- What is being asked -
Reproduce exactly the line with "игры. | 6+ |" and the lines after it. Stop at the last line of the data and include nothing else.

Saved entries
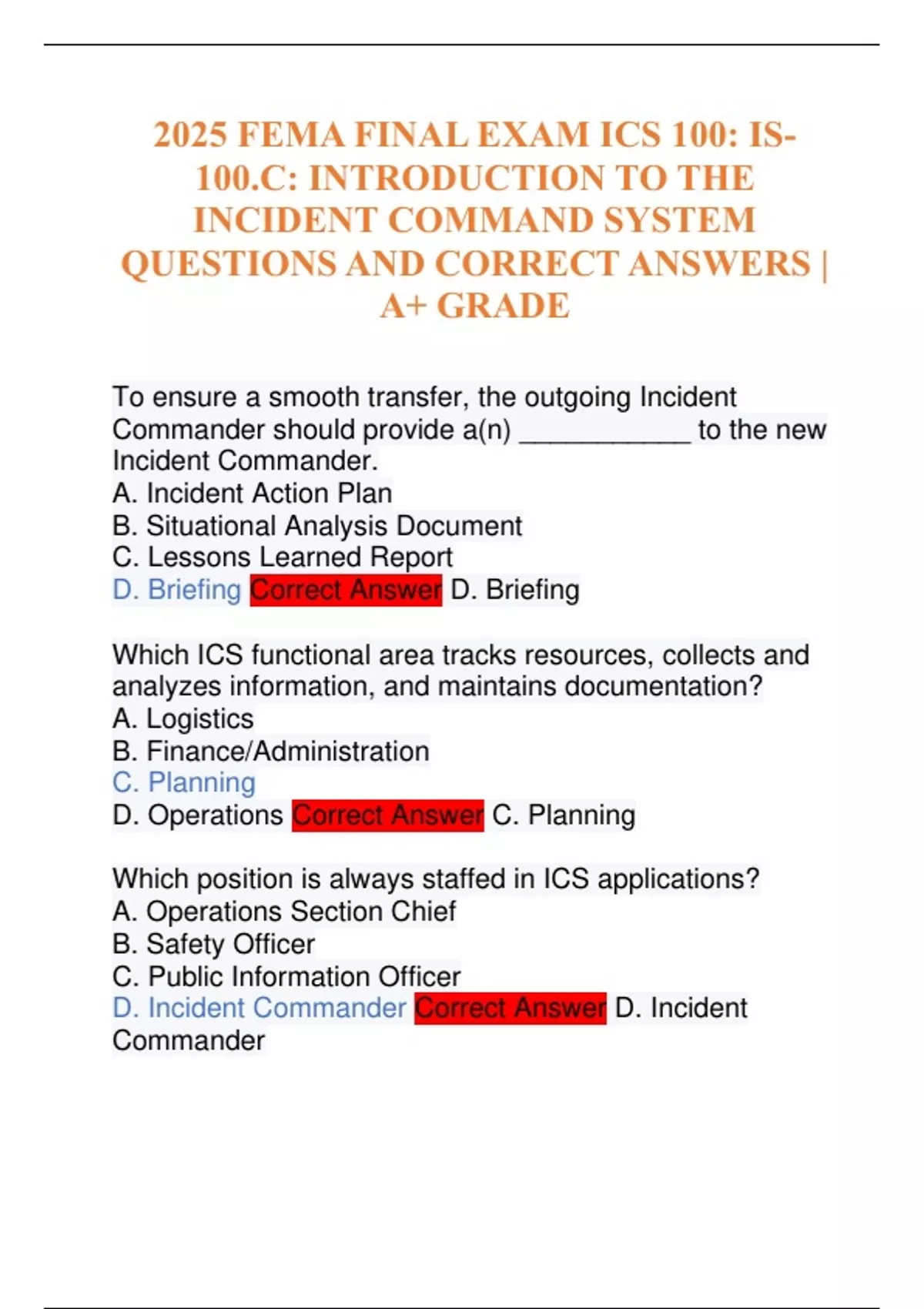 2025 FEMA FINAL EXAM ICS 100: IS-100.C: INTRODUCTION TO THE INCIDENT COMMAND SYSTEM QUESTIONS AND CORRECT ANSWERS | A+ GRADE

To ensure a smooth transfer, the outgoing Incident Commander should provide a(n) ____________ to the new Incident Commander.
A. Incident Action Plan
B. Situational Analysis Document
C. Lessons Learned Report
D. Briefing Correct Answer D. Briefing

Which ICS functional area tracks resources, collects and analyzes information, and maintains documentation?
A. Logistics
B. Finance/Administration
C. Planning
D. Operations Correct Answer C. Planning

Which position is always staffed in ICS applications?
A. Operations Section Chief
B. Safety Officer
C. Public Information Officer
D. Incident Commander Correct Answer D. Incident Commander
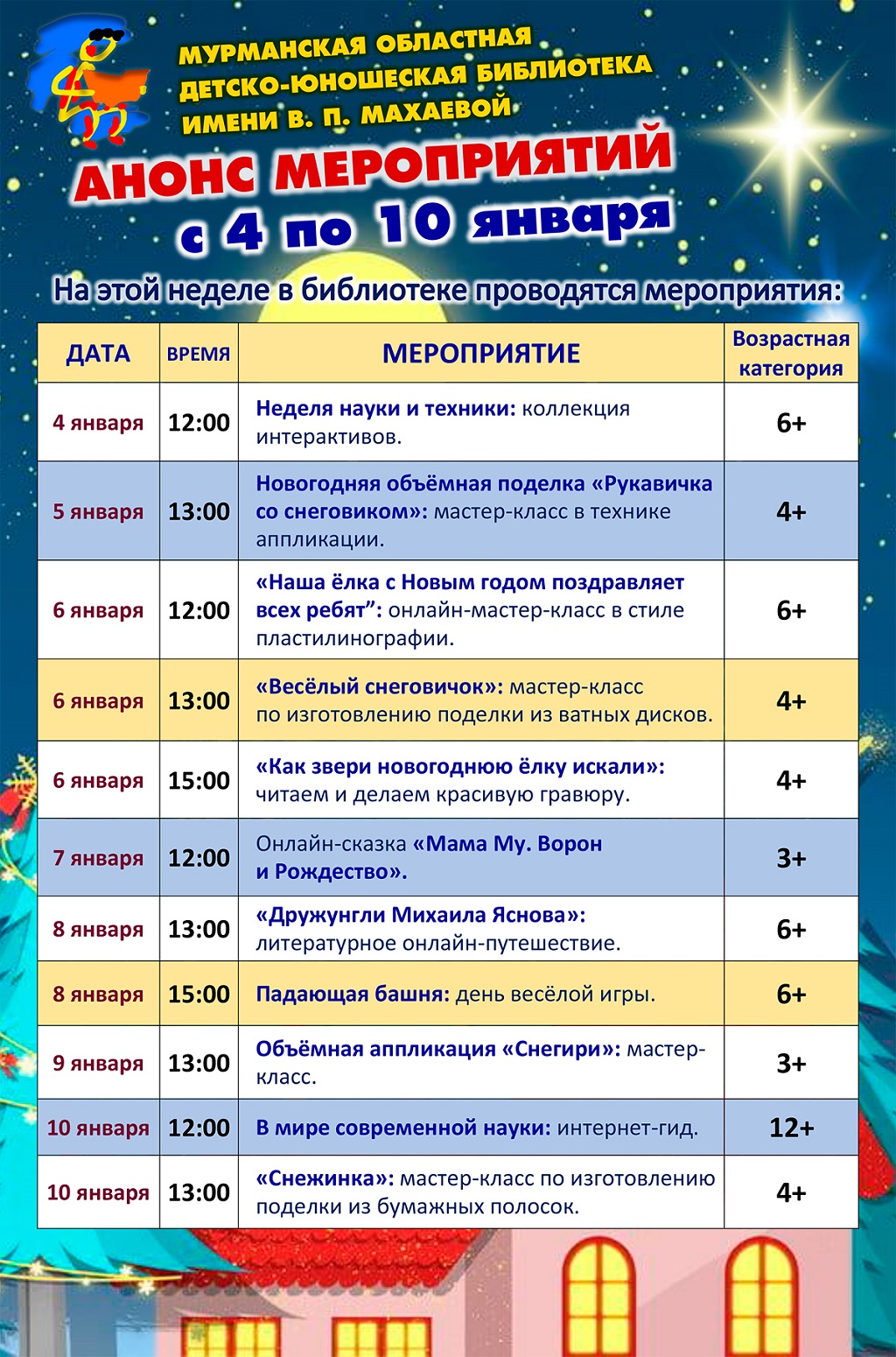 МУРМАНСКАЯ ОБЛАСТНАЯ ДЕТСКО-ЮНОШЕСКАЯ БИБЛИОТЕКА ИМЕНИ В. П. МАХАЕВОЙ

АНОНС МЕРОПРИЯТИЙ
с 4 по 10 января

На этой неделе в библиотеке проводятся мероприятия:

| ДАТА | ВРЕМЯ | МЕРОПРИЯТИЕ | Возрастная категория |
|---|---|---|---|
| 4 января | 12:00 | Неделя науки и техники: коллекция интерактивов. | 6+ |
| 5 января | 13:00 | Новогодняя объёмная поделка «Рукавичка со снеговиком»: мастер-класс в технике аппликации. | 4+ |
| 6 января | 12:00 | «Наша ёлка с Новым годом поздравляет всех ребят”: онлайн-мастер-класс в стиле пластилинографии. | 6+ |
| 6 января | 13:00 | «Весёлый снеговичок»: мастер-класс по изготовлению поделки из ватных дисков. | 4+ |
| 6 января | 15:00 | «Как звери новогоднюю ёлку искали»: читаем и делаем красивую гравюру. | 4+ |
| 7 января | 12:00 | Онлайн-сказка «Мама Му. Ворон и Рождество». | 3+ |
| 8 января | 13:00 | «Дружунгли Михаила Яснова»: литературное онлайн-путешествие. | 6+ |
| 8 января | 15:00 | Падающая башня: день весёлой игры. | 6+ |
| 9 января | 13:00 | Объёмная аппликация «Снегири»: мастер-класс. | 3+ |
| 10 января | 12:00 | В мире современной науки: интернет-гид. | 12+ |
| 10 января | 13:00 | «Снежинка»: мастер-класс по изготовлению поделки из бумажных полосок. | 4+ |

- Solution -
| 8 января | 15:00 | Падающая башня: день весёлой игры. | 6+ |
| 9 января | 13:00 | Объёмная аппликация «Снегири»: мастер-класс. | 3+ |
| 10 января | 12:00 | В мире современной науки: интернет-гид. | 12+ |
| 10 января | 13:00 | «Снежинка»: мастер-класс по изготовлению поделки из бумажных полосок. | 4+ |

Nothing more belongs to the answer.